If unity is double repeated root of `px^3+ g(x^2 + x) +r=0`, then

To solve the problem step-by-step, we start by understanding the given polynomial and the condition of having a double repeated root. ### Step 1: Define the polynomial Let \( f(x) = px^3 + gx^2 + x + r \).
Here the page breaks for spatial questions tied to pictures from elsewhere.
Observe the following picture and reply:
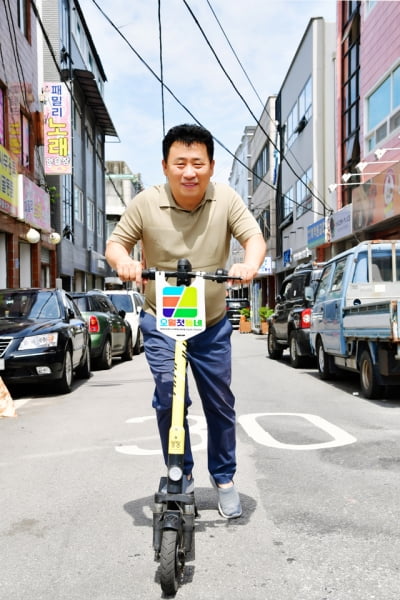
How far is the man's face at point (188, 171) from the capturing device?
3291 millimetres

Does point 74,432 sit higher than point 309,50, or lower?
lower

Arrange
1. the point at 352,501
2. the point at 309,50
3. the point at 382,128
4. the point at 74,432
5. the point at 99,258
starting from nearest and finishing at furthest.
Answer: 1. the point at 352,501
2. the point at 74,432
3. the point at 382,128
4. the point at 309,50
5. the point at 99,258

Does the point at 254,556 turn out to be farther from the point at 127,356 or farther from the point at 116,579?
the point at 127,356

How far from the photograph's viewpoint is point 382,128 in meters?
18.2

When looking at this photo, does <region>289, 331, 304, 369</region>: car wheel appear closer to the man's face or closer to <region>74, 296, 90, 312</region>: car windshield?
<region>74, 296, 90, 312</region>: car windshield

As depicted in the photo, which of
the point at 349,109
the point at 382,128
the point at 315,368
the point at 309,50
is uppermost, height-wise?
the point at 309,50

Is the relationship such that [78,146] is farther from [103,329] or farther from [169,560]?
[169,560]

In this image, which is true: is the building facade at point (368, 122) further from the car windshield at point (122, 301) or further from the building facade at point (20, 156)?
the building facade at point (20, 156)

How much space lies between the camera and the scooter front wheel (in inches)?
101

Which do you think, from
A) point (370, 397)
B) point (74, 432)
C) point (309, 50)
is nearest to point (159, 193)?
point (74, 432)

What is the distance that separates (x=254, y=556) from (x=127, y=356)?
12.6m

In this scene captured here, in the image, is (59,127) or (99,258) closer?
(59,127)

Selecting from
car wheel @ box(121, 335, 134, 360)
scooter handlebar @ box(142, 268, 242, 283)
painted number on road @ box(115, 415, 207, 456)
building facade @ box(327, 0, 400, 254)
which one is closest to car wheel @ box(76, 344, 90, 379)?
car wheel @ box(121, 335, 134, 360)

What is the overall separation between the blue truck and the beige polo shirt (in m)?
4.40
We know that \( x = 1 \) is a double repeated root of this polynomial. ### Step 2: Express the polynomial using its roots Since \( x = 1 \) is a double root, we can express the polynomial as: \[ f(x) = p(x - 1)^2(x - a) \] where \( a \) is the third root. ### Step 3: Expand the polynomial Expanding \( f(x) \): \[ f(x) = p((x - 1)^2)(x - a) = p(x^2 - 2x + 1)(x - a) \] Now, expand this: \[ = p[(x^2 - 2x + 1)(x - a)] = p[x^3 - ax^2 - 2x^2 + 2ax + x - a] \] Combining like terms gives: \[ = p[x^3 + (-a - 2)x^2 + (2a + 1)x - a] \] ### Step 4: Compare coefficients Now, we compare this with the original polynomial \( f(x) = px^3 + gx^2 + x + r \): - Coefficient of \( x^3 \): \( p \) - Coefficient of \( x^2 \): \( g = -p(a + 2) \) - Coefficient of \( x \): \( 1 = p(2a + 1) \) - Constant term: \( r = -pa \) ### Step 5: Solve for \( a \) From the equation \( 1 = p(2a + 1) \), we can express \( p \): \[ p = \frac{1}{2a + 1} \] ### Step 6: Substitute \( p \) into the equation for \( g \) Substituting \( p \) into \( g \): \[ g = -\frac{1}{2a + 1}(a + 2) \] ### Step 7: Find \( a \) using the relationship between \( g \) and \( r \) From the constant term \( r = -pa \): \[ r = -\frac{1}{2a + 1}a \] ### Step 8: Set up the equations Now we have: 1. \( g = -\frac{a + 2}{2a + 1} \) 2. \( r = -\frac{a}{2a + 1} \) ### Step 9: Find conditions for \( p \), \( g \), and \( r \) We need to find the conditions on \( p \), \( g \), and \( r \) based on the values we have derived. ### Step 10: Calculate \( p \cdot g \) and \( p \cdot r \) 1. \( p \cdot g = \frac{1}{2a + 1} \cdot -\frac{a + 2}{2a + 1} = -\frac{a + 2}{(2a + 1)^2} \) 2. \( p \cdot r = \frac{1}{2a + 1} \cdot -\frac{a}{2a + 1} = -\frac{a}{(2a + 1)^2} \) ### Step 11: Analyze the signs - If \( a < -2 \), then \( p \cdot g < 0 \). - If \( a = -2 \), then \( p \cdot g = 0 \). - If \( a > -2 \), then \( p \cdot g > 0 \). ### Conclusion From the analysis, we can conclude: - The correct option is that \( p \cdot g < 0 \) when \( a \) is in the appropriate range.